“We don’t just want the correct call—we want good quality calls."
– Gatis Saliņš
That line stayed with me after the recording. Not because it’s a headline-grabber, but because it captures how elite refereeing is built on process - you know what you are calling, when you are calling and how you are calling. Building the house, for every single call
In this episode, Gatis Salins walks us through what it actually takes to prepare for the Olympics as a FIBA referee. We talk off-season routines (spoiler: there isn’t really one), the physical and mental workload of staying ready, and what it means to be evaluated constantly. Sometime in real-time with live heart-rate tracking.
The Analysis
One thing I loved was how easily Gatis moved between game scenarios and referee habits without ever over-complicating it. Here’s a quick breakdown of what I took away from our chat:
1. Presence: Scouting, Anticipating and Reading the game
Good officiating doesn’t just happen during live play. Some of the most important moments happen after the whistle, or before the game started.
Gatis emphasized the importance of pre-game scouting, not just to get to know the strategies of the teams, but to spot emotional and technical leaders, players who can escalate, and who needs extra awareness in tense situations. That kind of mental preparation helps you anticipate contact before it happens and recognize warning signs in real time.
He also spoke about the importance of staying alert between plays. If you relax after making a call, you might miss something brewing off-ball. Have your heard the term dead-ball officiating? I should make a whole episode out of it. In the context we discussed; watching the players after a foul call that involves a hard contact could be the examples. Referees should continue manage the players (and the game), emotions, and potential escalations. That’s what allows you to prevent problems rather than just react to them.
2. Process: Protocols, Reviews & Making the Right Call the Right Way
Whether it’s a tough out-of-bounds play or a high-stakes IRS situation, referees should remember: Protocols exist for a reason.
Gatis walked through how protocol helps streamline from minor interaction to major decisions on the court. For example when the lead isn’t sure in an OOB situation, they raise a hand, seek help from their partners, and use correct IOT to keep the process clean. This kind of collaboration builds trust, with the crew, with players, coaches, and even spectators who are watching how decisions unfold.
When IRS is used, it’s not just about rewatching the play. It’s about clear communication from start to finish:
Announcing what’s being reviewed and why
Selecting the best camera angles (not just the most dramatic ones)
Using tools like looking for a change in the “spin of the ball”
Taking the time to make a conclusive decision—without rushing the moment
And announcing it with clarity, consistency, and professionalism
In elite level IRS is not a sidepiece it is the whole show. Referees have to practice their communication style, tone and speed, body language, choice of words rigourously.
3. Progress: Reviewing with intent
Mistakes happen—even at the Olympics. There is solid guidance on how you learn from them.
Gatis, like many elite referees I assume, doesn’t stop at “right or wrong.” He rewinds the play and scrutinize positioning, timing, the anticipation (or lack there of) to understand what went well and what didn’t.
If he missed something, he asks:
Was I in the wrong spot?
Did I read the action late?
Was I too far to see between players?
That’s what FIBA means when they say they want the high-quality correct call—not just accuracy, but process. It’s a model worth applying outside officiating too: don’t just fix the outcome, understand the system behind it.

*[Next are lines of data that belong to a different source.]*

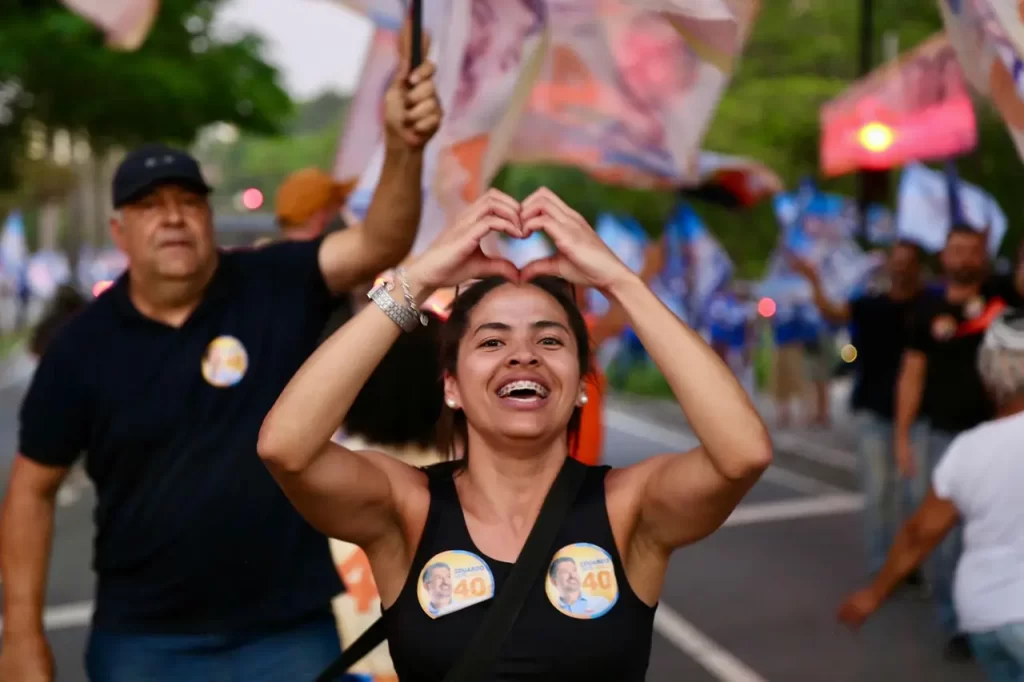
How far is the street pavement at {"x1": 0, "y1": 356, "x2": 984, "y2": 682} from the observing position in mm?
5664

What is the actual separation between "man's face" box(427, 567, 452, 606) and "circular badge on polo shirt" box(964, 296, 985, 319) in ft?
14.7

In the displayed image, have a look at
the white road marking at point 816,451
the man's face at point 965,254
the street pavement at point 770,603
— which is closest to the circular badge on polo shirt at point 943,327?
the man's face at point 965,254

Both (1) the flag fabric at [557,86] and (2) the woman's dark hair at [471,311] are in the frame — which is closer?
(2) the woman's dark hair at [471,311]

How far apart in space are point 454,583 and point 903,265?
17.3 feet

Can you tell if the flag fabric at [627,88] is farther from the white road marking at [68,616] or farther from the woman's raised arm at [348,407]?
the white road marking at [68,616]

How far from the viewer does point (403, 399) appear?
3045 mm

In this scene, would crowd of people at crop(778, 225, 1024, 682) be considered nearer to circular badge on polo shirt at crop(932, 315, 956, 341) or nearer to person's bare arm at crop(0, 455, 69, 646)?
circular badge on polo shirt at crop(932, 315, 956, 341)

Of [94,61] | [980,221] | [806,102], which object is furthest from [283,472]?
[806,102]

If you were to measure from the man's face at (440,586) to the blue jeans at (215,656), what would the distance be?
932mm

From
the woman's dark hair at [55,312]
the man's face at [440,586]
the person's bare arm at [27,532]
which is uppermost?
the man's face at [440,586]

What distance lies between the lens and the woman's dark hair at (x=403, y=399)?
304 cm

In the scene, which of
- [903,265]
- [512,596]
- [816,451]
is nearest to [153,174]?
[512,596]

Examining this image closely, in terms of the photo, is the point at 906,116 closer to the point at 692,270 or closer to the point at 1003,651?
the point at 692,270

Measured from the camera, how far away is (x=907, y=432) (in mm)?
6582
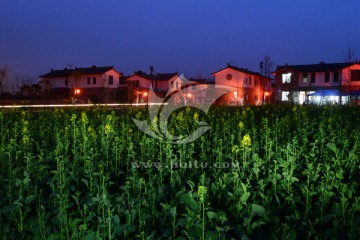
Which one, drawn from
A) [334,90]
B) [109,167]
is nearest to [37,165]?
Result: [109,167]

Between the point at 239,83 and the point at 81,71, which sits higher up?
the point at 81,71

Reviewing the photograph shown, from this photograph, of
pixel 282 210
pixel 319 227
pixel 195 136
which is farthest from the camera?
pixel 195 136

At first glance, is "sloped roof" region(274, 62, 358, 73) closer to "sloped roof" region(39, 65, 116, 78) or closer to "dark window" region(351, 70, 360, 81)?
"dark window" region(351, 70, 360, 81)

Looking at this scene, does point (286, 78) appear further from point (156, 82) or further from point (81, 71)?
point (81, 71)

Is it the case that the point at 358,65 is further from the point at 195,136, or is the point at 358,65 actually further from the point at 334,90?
the point at 195,136

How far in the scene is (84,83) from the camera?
65938mm

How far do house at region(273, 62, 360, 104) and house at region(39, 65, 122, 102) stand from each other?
2717cm

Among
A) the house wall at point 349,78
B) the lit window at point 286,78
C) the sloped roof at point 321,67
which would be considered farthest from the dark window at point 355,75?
the lit window at point 286,78

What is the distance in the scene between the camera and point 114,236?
373cm

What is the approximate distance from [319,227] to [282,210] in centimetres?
48

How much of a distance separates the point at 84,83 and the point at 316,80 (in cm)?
3774

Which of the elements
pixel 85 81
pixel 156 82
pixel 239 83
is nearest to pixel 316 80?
pixel 239 83

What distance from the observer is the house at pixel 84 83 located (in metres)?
64.1

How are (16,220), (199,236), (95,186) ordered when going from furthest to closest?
(95,186), (16,220), (199,236)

One moment I really liked was when we talked about his longtime referee partner Martins Kozlovskis. No drama, no competition, just two colleagues supporting each other, showing up for big games and regular season nights alike. Refereeing is hard man, and this part reminded me that I need to find somebody I can confide in, my own Kozlovskis if you will.
If you're into the nuts and bolts of officiating—or just curious what preparation looks like when the margin for error is razor-thin—this episode is for you.